[Text segment]
☆ ☆ ☆ ☆

So two things. One, you know, we wanted to look at, right, who do you think would, so who do you
support, right? And that gives you some information. Then we ask these two other questions. Who do you
think is most likely to beat Donald Trump? And who do you think
would make the best president? And I'll just be honest that I thought there might be more
difference there. But of course, then you remember that once, you know, when you ask somebody a
question, who do you support? Well, they're going to say they're the best person to win. They're
the best person to lead. Yeah, it's hard to say I support so-and-so, but I don't think so-and-so
would make the best president. So I'm actually interested in kind of trying to push people on that maybe in the next
poll, like really kind of force them to like try to attack their own, their own, everyone's a
pundit now, so they're going to defend their choice. But even with that kind of built-in
natural desire to defend your decision, you see that there is kind of a pro-Biden electability contingent, and there is a
pro-Warren but worried about her electability contingent kind of built into these numbers,
where people's second choices tend to go toward Warren, where people concerned about electability
tend to go towards Biden. So I think you start to see the kind of debate that people are having
around electability and Warren and Biden kind of inside of these
numbers. I want to quickly say a few more things about Warren and this and then go right into that
electability debate. So to your point, Tommy, the other piece of data that shows a real Warren surge
is we decided to ask people how closely you pay attention in the primary and also how much do you
know about all the candidates, right? So voters' preferences vary quite a bit based on how much attention they've been paying.

☆ ☆ ☆ ☆

[Dataset content]
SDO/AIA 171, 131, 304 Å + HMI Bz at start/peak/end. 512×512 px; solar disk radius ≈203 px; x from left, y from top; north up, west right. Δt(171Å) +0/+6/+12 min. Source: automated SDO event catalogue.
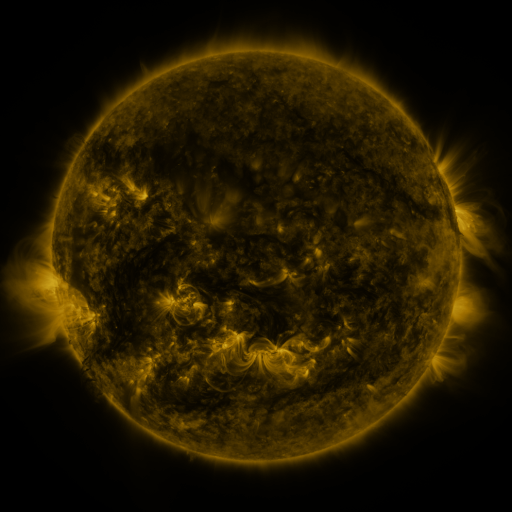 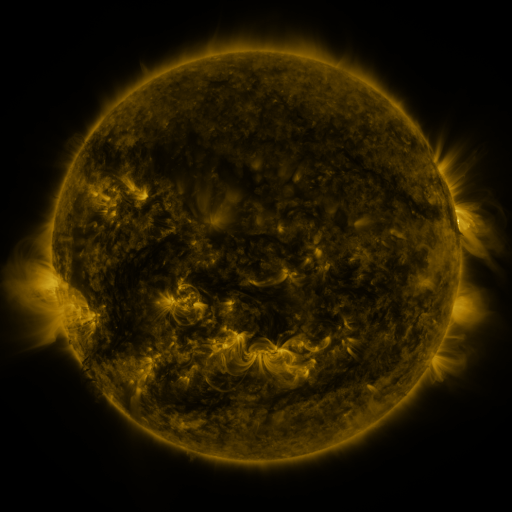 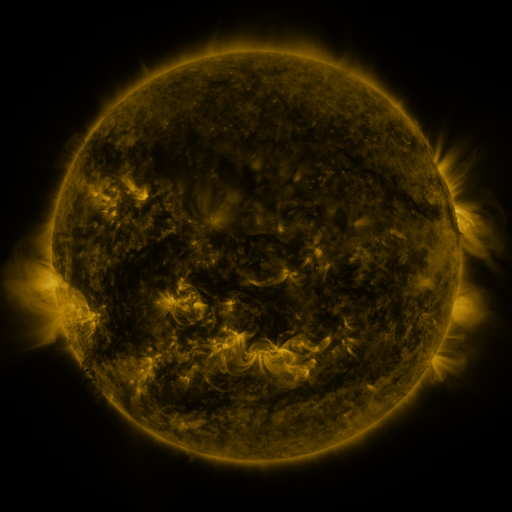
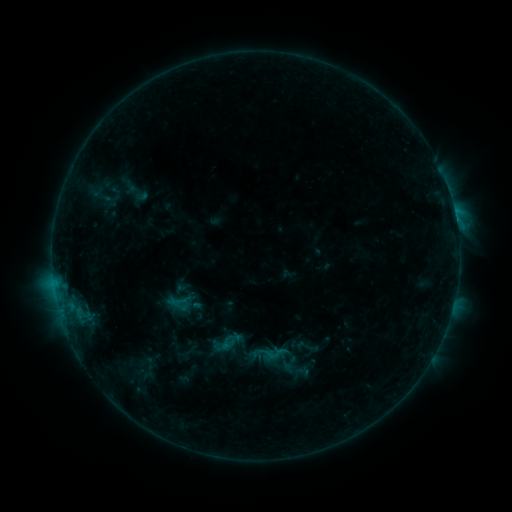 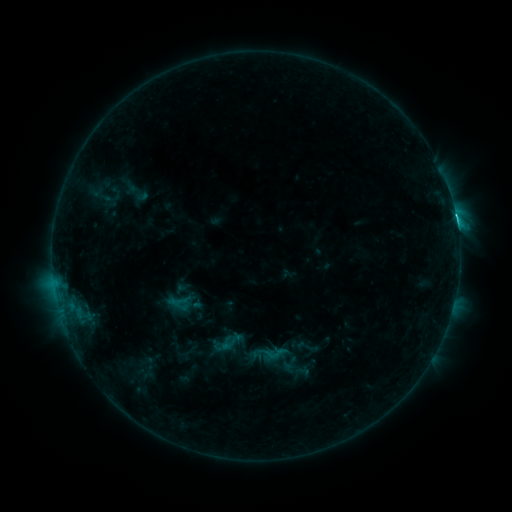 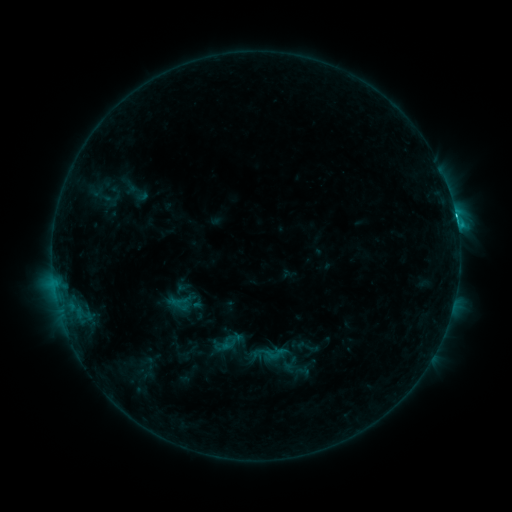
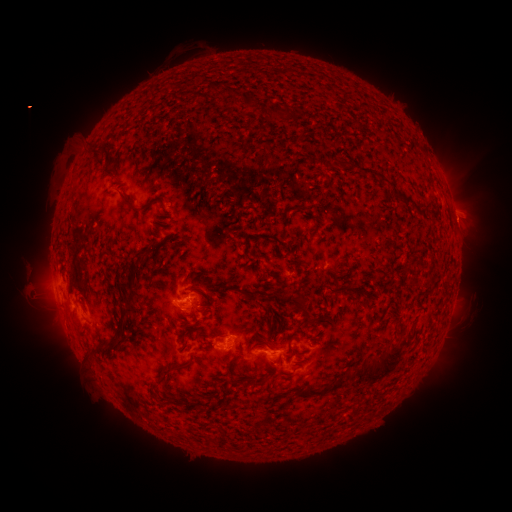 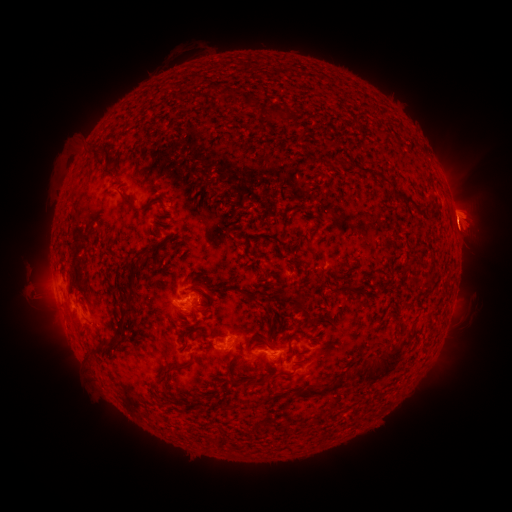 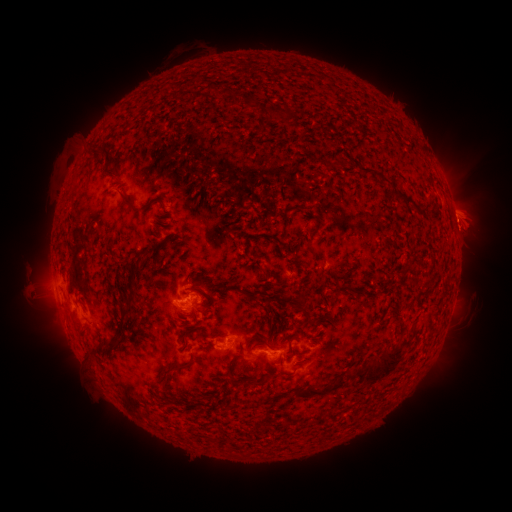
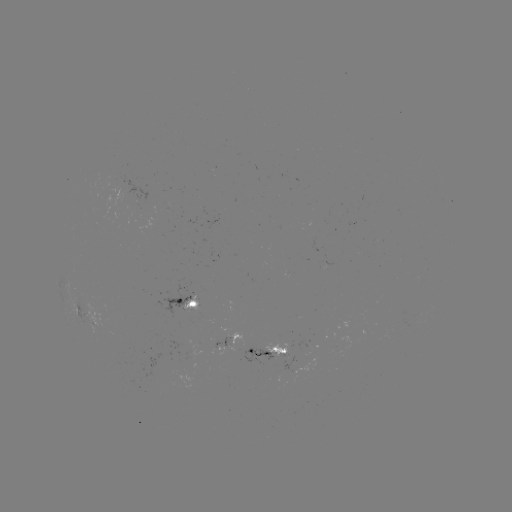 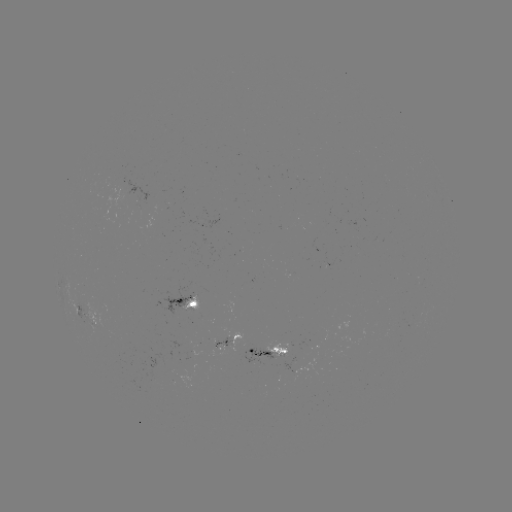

☆ ☆ ☆ ☆

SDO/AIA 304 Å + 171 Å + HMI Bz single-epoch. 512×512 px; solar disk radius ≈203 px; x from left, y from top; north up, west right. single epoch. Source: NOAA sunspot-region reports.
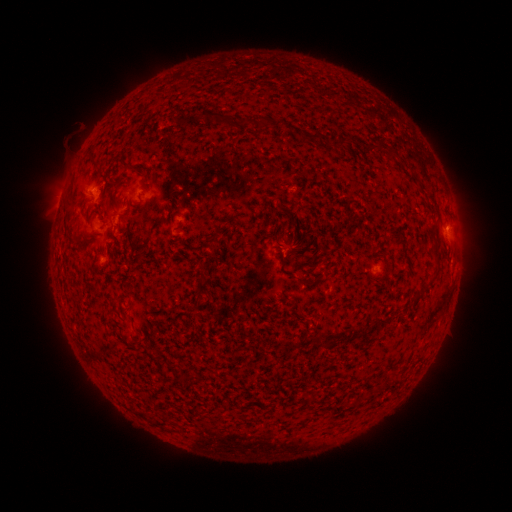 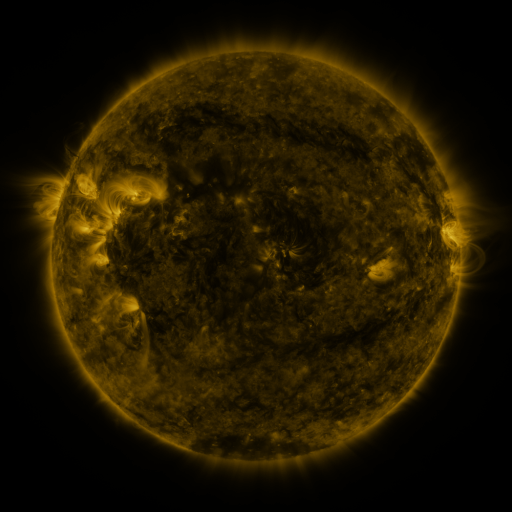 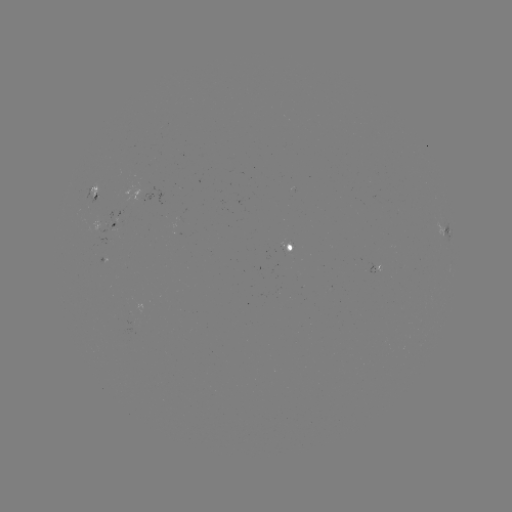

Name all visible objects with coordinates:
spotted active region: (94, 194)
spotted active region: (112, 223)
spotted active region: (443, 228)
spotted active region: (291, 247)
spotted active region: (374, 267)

☆ ☆ ☆ ☆

[Exercise goal]
Continue the primary-polling transcript from its last sentence. The items come from a separate source.

[Reply]
Warren leads with high candidate awareness voters. These are people who recognized all the candidates
and said they'd heard a lot and know a lot about all the candidates. And both Biden, so when you
do the horse race there, Warren's in the lead, then Biden, then Buttigieg, then Sanders. And
then Kamala actually does a
little bit better too. So both Biden and Sanders do much better with lower awareness voters. Among
people who have low awareness of all the candidates, Biden is at 44 among low awareness voters and
Sanders is at 28. Warren, Buttigieg, and Harris get their best numbers with high awareness voters.
So this is as people pay closer attention to the race, they seem to gravitate more towards Warren, towards Pete, towards Kamala, and less towards Bernie and Biden,
which I think is a very important characteristic. It's really important for two reasons. One,
I think that, you know, we've talked about this, that one of the reasons I think Warren has been
doing better is she seems to be running a really good campaign. It's smart. She makes interesting
choices. She's ahead of some other candidates on issues,
on some of the
strategic decisions that the campaign makes.
And over time, low-awareness
voters are going to become high-awareness voters.
Over time, as we get closer and closer
to these votes. Seems like it. The only caveat
there that I wonder about, and we're going to have to
pull more, but Warren's also
leading with highly educated
voters, more college-educated voters, who tend to pay more attention to this stuff.
And low awareness voters tend to be less educated voters who pay less attention.
So future high awareness voters may not reflect current high awareness voters.
Right.
We don't know.
It could be.
We don't know.
We don't know yet.
And we don't care about the polls.
That's like the key thing about this poll.
This is the first poll by people that don't care about polls.
That's what makes this so awesome and such an important poll to pay attention to
because you shouldn't pay attention.
So you should pay attention.
Well,
I will.
That is funny,
but I will say the least,
the least interesting thing here is the horse race.
And this is why we asked so many more other questions.
So you should look at,
so I want to talk about electability because we really tried to dig in on this whole notion of electability.
Brian Boitler wrote a great piece on this that's on Crooked.com right now.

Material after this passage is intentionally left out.